List every line of the records that contains the string "band", copying each line in full. Case counts.

=====

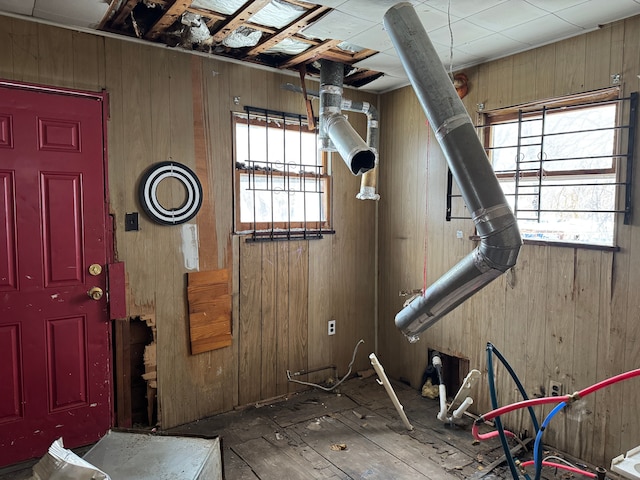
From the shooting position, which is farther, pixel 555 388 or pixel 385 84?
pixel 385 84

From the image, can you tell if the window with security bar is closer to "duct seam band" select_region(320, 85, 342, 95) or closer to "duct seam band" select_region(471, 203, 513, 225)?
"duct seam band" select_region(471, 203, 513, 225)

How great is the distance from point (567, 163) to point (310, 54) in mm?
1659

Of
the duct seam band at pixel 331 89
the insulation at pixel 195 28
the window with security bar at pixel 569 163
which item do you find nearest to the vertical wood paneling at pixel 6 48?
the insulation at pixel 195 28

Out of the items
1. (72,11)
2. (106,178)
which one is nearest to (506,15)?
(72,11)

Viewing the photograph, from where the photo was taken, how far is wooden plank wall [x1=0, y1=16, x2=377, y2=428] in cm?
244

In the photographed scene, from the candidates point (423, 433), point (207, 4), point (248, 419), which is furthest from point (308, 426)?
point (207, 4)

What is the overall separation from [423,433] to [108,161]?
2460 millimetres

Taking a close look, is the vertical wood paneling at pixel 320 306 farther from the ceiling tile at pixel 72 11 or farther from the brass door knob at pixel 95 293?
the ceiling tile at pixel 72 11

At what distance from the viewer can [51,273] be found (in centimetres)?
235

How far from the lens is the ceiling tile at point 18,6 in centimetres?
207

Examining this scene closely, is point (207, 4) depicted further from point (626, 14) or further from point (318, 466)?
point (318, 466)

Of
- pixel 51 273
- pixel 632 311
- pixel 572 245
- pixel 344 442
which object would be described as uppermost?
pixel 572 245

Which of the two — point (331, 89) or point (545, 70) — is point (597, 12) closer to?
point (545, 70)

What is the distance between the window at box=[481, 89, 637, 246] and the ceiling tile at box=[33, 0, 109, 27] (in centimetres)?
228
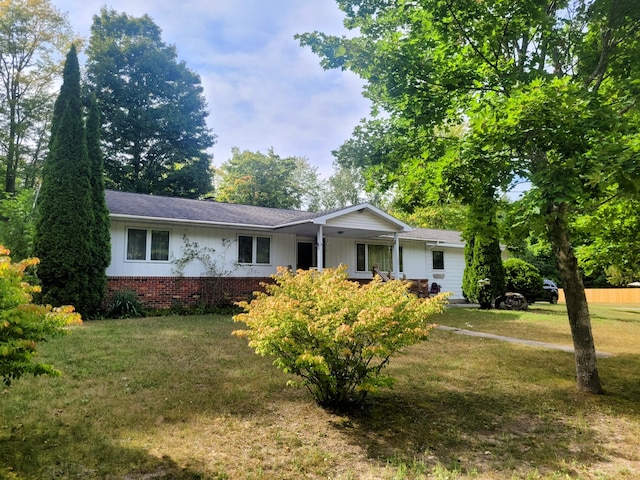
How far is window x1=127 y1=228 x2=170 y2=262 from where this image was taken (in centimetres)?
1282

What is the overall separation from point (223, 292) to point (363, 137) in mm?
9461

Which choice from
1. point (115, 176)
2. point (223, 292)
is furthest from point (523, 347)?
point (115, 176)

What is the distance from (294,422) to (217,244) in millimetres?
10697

=====

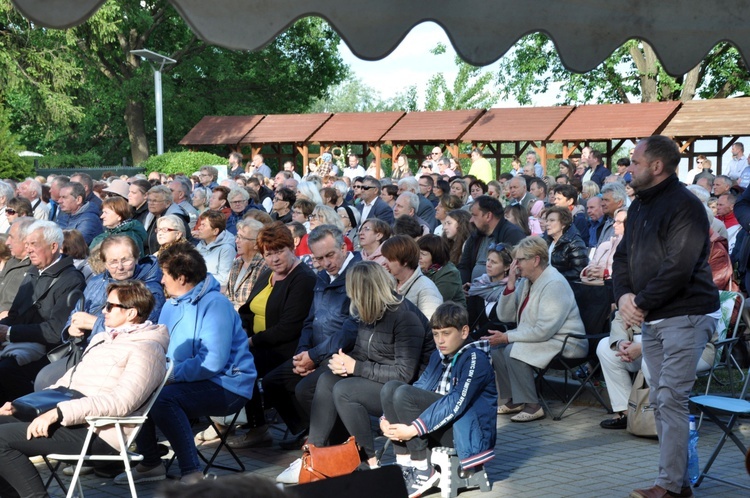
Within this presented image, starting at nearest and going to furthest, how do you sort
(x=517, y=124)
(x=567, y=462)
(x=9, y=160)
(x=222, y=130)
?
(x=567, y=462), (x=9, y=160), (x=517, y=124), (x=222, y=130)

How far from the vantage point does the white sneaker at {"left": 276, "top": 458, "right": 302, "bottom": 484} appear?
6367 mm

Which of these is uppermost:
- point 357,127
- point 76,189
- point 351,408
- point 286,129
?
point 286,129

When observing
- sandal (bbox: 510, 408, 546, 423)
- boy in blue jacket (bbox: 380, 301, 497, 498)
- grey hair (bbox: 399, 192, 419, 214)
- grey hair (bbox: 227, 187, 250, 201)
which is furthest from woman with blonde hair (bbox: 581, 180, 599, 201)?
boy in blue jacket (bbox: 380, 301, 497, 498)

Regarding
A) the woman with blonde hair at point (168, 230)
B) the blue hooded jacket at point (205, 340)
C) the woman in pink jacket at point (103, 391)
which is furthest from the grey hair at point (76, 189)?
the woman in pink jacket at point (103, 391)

=====

*EXERCISE RESPONSE:*
From the image, can you tell if the window with security bar is closer to "duct seam band" select_region(320, 85, 342, 95) or closer to "duct seam band" select_region(471, 203, 513, 225)?
"duct seam band" select_region(471, 203, 513, 225)
the duct seam band at pixel 331 89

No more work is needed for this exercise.